### Prompt:
Among the lines below, output only those between the line holding "Hund, der wenn" and the line holding "Red Sea Pulsing", inclusive, exactly as written and with no pictures.

### Extracted information:
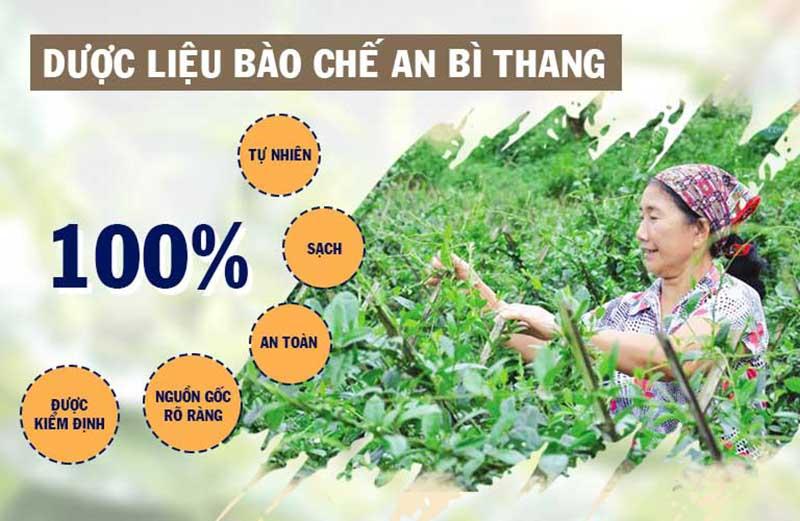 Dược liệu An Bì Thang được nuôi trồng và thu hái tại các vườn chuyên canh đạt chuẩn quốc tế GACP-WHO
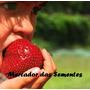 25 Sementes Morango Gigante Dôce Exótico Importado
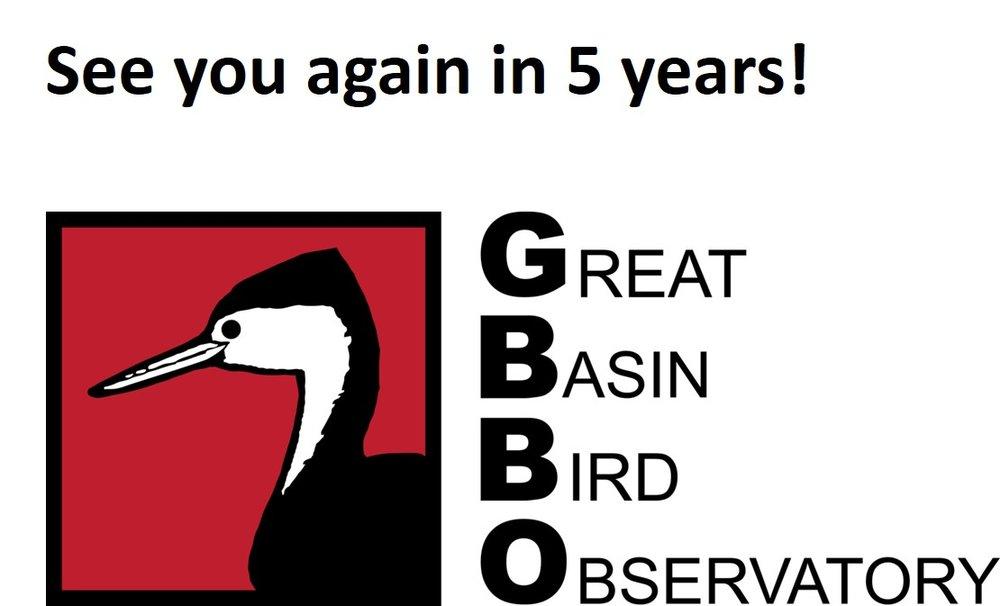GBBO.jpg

==

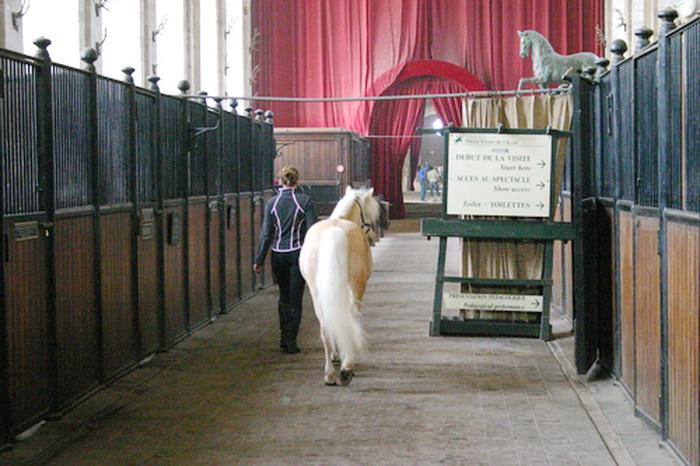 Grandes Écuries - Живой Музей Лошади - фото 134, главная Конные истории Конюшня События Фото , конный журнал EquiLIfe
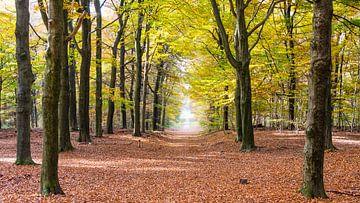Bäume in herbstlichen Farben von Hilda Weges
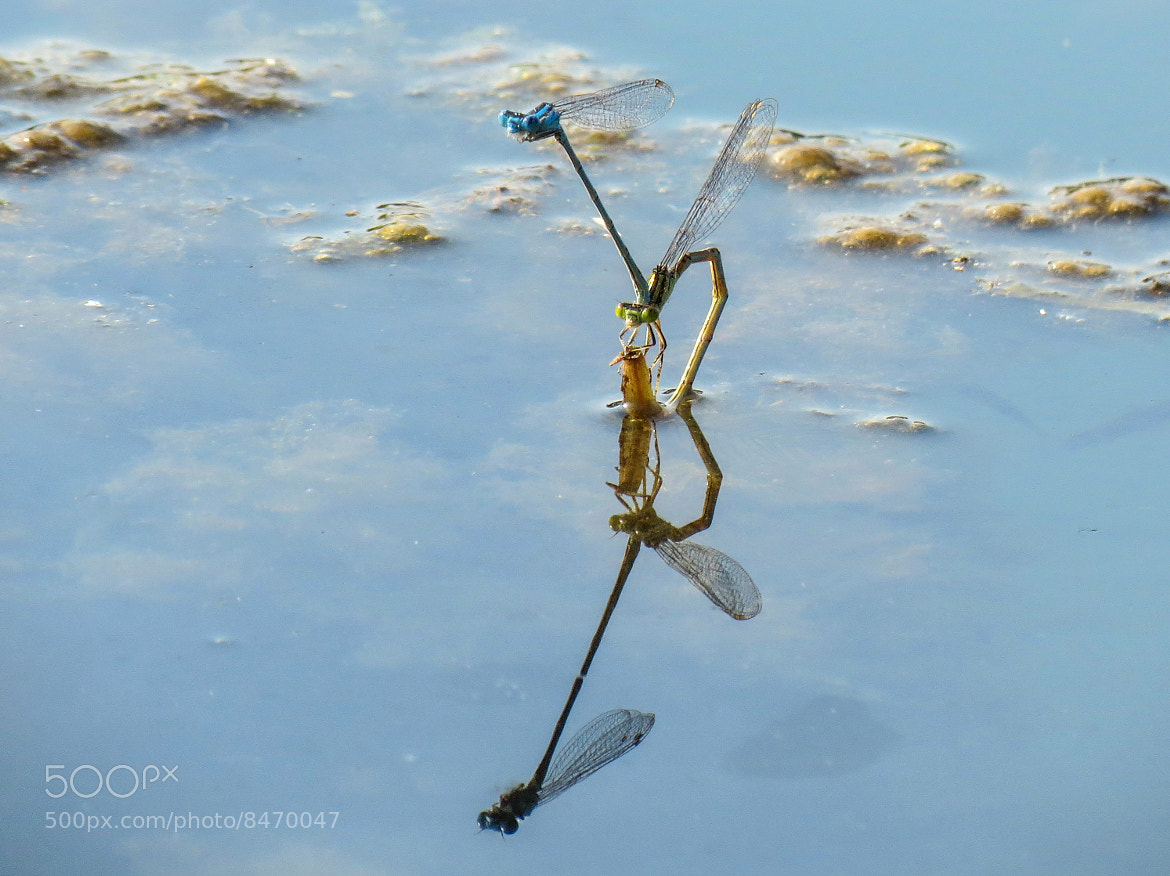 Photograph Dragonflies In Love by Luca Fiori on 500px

--

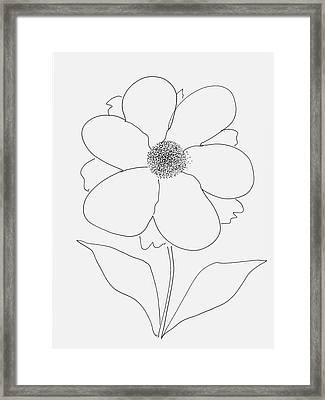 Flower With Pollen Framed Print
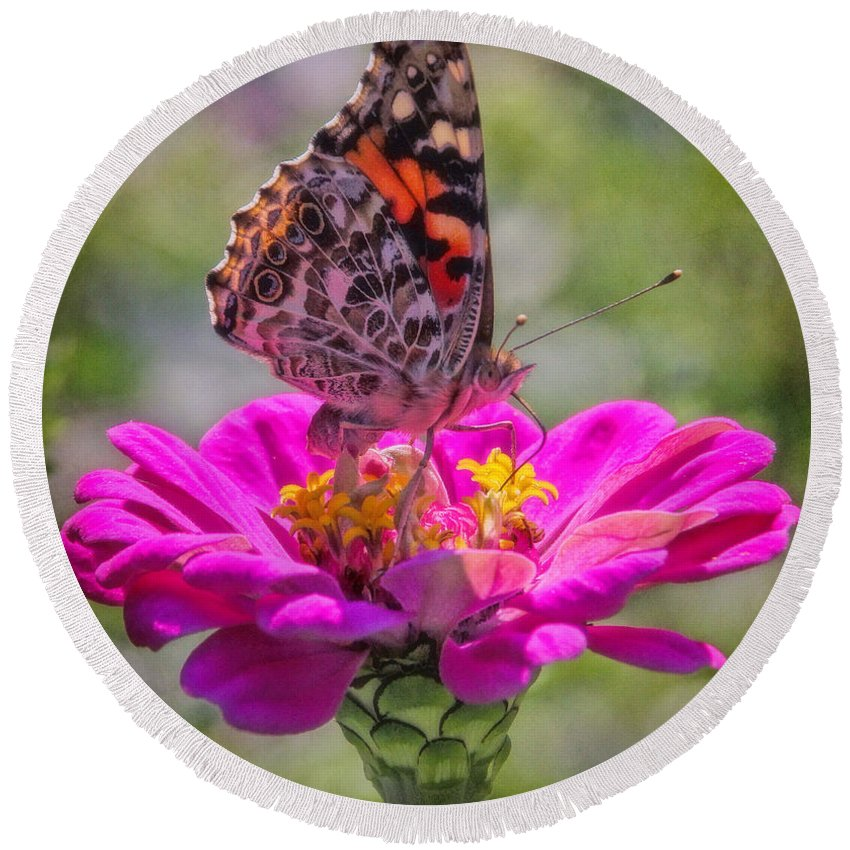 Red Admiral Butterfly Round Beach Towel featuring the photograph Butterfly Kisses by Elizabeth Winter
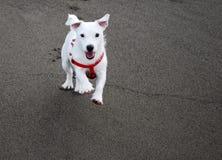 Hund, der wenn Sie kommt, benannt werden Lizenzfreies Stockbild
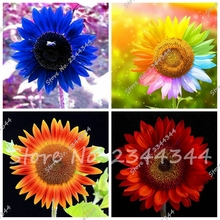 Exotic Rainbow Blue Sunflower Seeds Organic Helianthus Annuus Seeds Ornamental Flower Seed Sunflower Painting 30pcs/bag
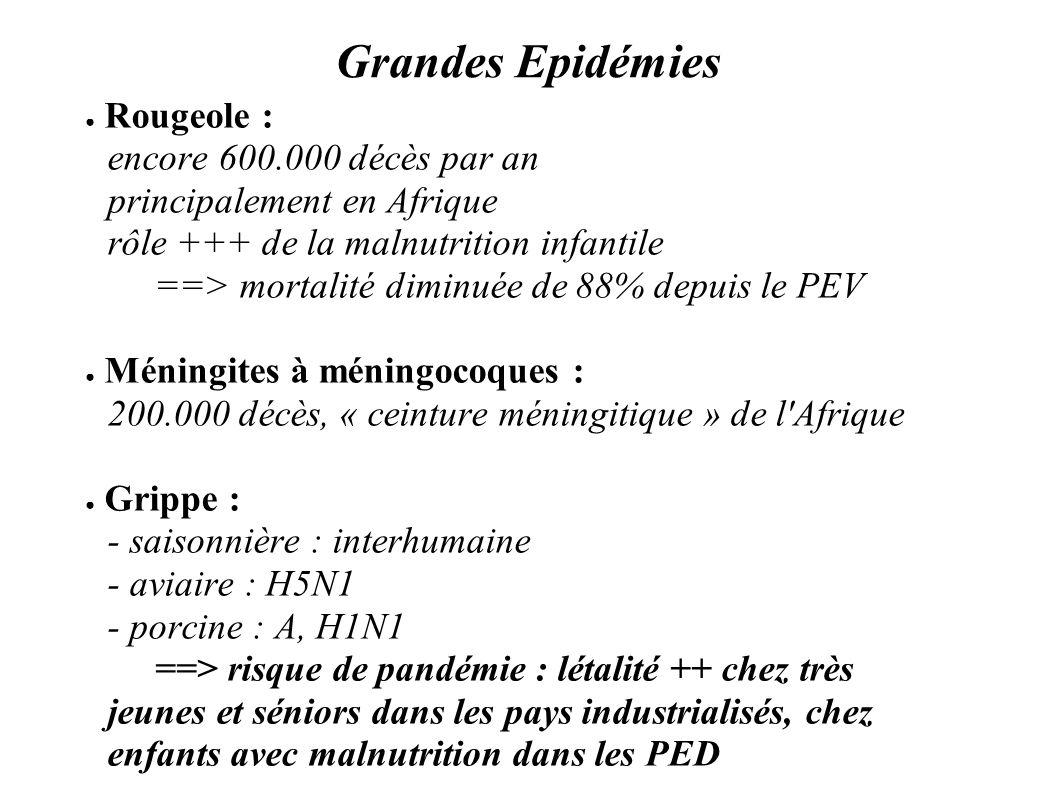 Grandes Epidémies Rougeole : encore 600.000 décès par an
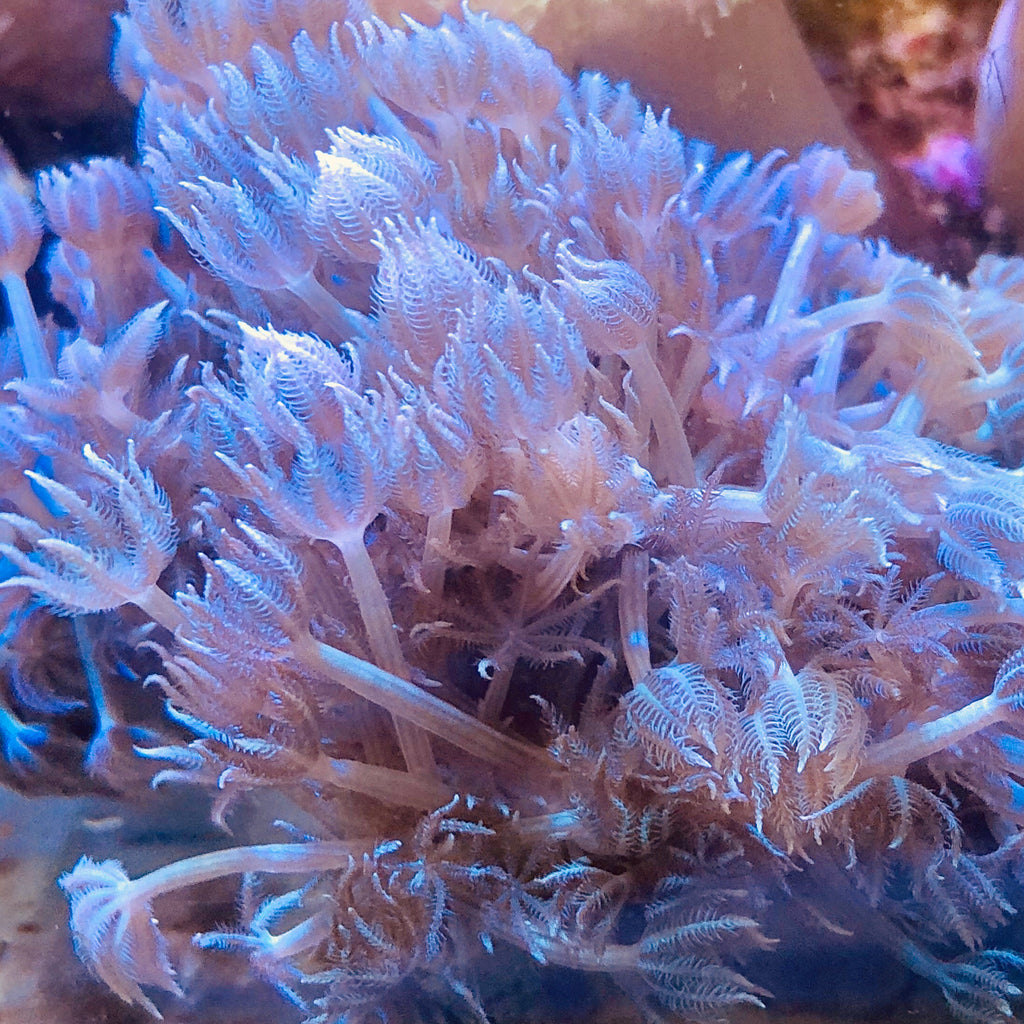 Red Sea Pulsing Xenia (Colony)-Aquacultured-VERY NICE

### Task output:
 Hund, der wenn Sie kommt, benannt werden Lizenzfreies Stockbild
 Exotic Rainbow Blue Sunflower Seeds Organic Helianthus Annuus Seeds Ornamental Flower Seed Sunflower Painting 30pcs/bag
 Grandes Epidémies Rougeole : encore 600.000 décès par an
 Red Sea Pulsing Xenia (Colony)-Aquacultured-VERY NICE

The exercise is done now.